GOODBYE TO MY HOME
Today is the last day that my house, Kathe’s and my home, is my house. Tomorrow at 2 pm I will sign papers and it will belong to Mars and Danielle Landis. It is really a bittersweet moment.
It was always Kathe’s house. She had always wanted to live there and when the Rath sisters sold it to the College, as they were required to do, and we came to the head of the list through seniority, to buy it, she was tremendously pleased. I remember the day we moved into the empty house in 1990, the day the Gulf War in August of 1990 started. These were huge events in the outer world but the house was ours, and became the center of our private world. It was home. We slowly bought furniture and made it our home for the next 30 years. It was not where our children grew up, that was in a college provided house on the Warren Wilson campus. This house was our own house. We gradually filled it with more and more more possessions, each possession connected to a memory. Kathe had one of the three small bedrooms as her knitting room and gradually it became clear full of knitting materials and craft materials. The bay window room was guest room and a place to store things. We sat on the back deck in the evenings looking out at a marvelous view. Kathe gardened outside as her mother had gardened back in Germany. I used the dining area as my place to sit and write, Kathe had a recliner where she sat to knit every day. As she knit, which was creative, but repetitive, she had the tv on and in these last years watched MSNBC. Home was Home. We felt comfortable there. We were entwined with each other and were encompassed by the house and all of the things we loved. It was very good.

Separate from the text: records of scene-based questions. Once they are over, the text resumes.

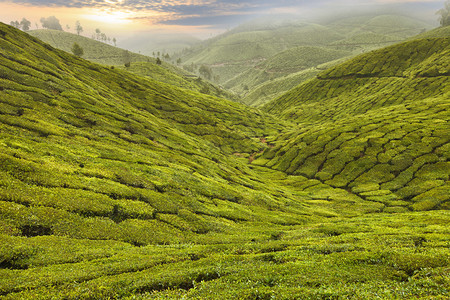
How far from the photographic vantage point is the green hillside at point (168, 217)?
50.3ft

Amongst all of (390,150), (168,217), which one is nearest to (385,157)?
(390,150)

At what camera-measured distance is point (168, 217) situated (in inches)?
1182

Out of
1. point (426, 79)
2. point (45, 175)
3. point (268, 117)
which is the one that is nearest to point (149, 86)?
point (268, 117)

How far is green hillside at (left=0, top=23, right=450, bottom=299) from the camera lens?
15336 mm

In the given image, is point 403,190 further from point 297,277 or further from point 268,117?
point 268,117

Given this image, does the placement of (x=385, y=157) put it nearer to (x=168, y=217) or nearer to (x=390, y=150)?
(x=390, y=150)

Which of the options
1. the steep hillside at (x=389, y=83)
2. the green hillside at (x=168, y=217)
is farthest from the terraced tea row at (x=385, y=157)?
the steep hillside at (x=389, y=83)

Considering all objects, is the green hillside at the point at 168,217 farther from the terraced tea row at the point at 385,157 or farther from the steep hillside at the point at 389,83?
the steep hillside at the point at 389,83

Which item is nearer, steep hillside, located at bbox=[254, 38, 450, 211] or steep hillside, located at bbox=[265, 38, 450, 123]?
steep hillside, located at bbox=[254, 38, 450, 211]

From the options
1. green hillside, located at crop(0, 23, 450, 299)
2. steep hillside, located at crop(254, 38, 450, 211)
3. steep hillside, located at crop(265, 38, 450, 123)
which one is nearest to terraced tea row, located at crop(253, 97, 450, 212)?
steep hillside, located at crop(254, 38, 450, 211)

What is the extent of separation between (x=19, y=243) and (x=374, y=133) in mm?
106652

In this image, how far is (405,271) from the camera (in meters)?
17.3

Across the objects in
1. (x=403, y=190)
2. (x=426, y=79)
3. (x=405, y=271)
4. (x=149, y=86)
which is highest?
(x=426, y=79)

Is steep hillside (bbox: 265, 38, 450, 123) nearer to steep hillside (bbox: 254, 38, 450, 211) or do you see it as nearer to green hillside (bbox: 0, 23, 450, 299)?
steep hillside (bbox: 254, 38, 450, 211)
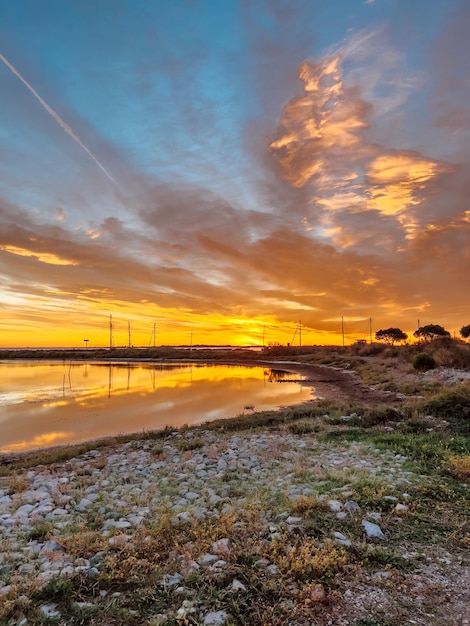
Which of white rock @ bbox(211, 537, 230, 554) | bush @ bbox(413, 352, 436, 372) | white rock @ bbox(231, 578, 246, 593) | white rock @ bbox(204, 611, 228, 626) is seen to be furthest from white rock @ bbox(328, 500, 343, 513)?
bush @ bbox(413, 352, 436, 372)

In the last years of Kathe’s life we considered someday moving to a retirement home where we would have everything taken care of for us and constant companionship with other people, if one of us died and the other were left alone. But besides getting on the waiting list at Highland Farms, a retirement community where my mother spent her last twenty years and died, we made no effort to move.
We knew it wouldn’t last. And it didn’t. Kathe died suddenly and I was alone and the house and all of our accumulated things became an increasingly heavy weight and it was time to downsize and move closer to Susie and Tom, my children.
I couldn’t move in the year or two after Kathe died in the living room. And because there was no reason to rearrange anything in the house I left things just as they were when Kathe died. But finally living in Marshall with people all around me became attractive and an apartment opened up after Helene and I knew it was time to move. I finally could move without regret.
But today, on the last day that the house is still mine, a house that is stripped bare of all the things we collected and loved, I am sad. I am happy to be in Marshall, and I am stimulated by starting a new life of travel and actitivies. We, I, have to let go of the past and anticipate the future at every point in our lives. The past is always receding and the uncertain future is beckoning, but at times like this the past comes back and sweeps over me in an almost overwhelming way. I know I can’t hold on to it. For months now, as I have sorted through things, I have been letting go. The move is over and the house is just a shell, bare walls. But, today, is a reminder of what I am letting go of and a reminder that the future I anticipate will soon be the past. Today I feel loss of the past with more intensity than on other days. Tomorrow the house will be someone else’s to fill with things they love and to make a home, tomorrow they begin the anticipated future, and today, and tomorrow I face the turn in the road that reminds me of the past
For months I’ve fretted about the price and if I was being practical and selling the house for what I could or should. But today the house can’t be valued in dollars, which seem irrelevant. Today the house represents a connected web of of intense experiences and deeply felt emotions of the last 35 years that I am leaving behind, today the house is almost human, and I simply feel a deep sadness as I let go and say goodbye.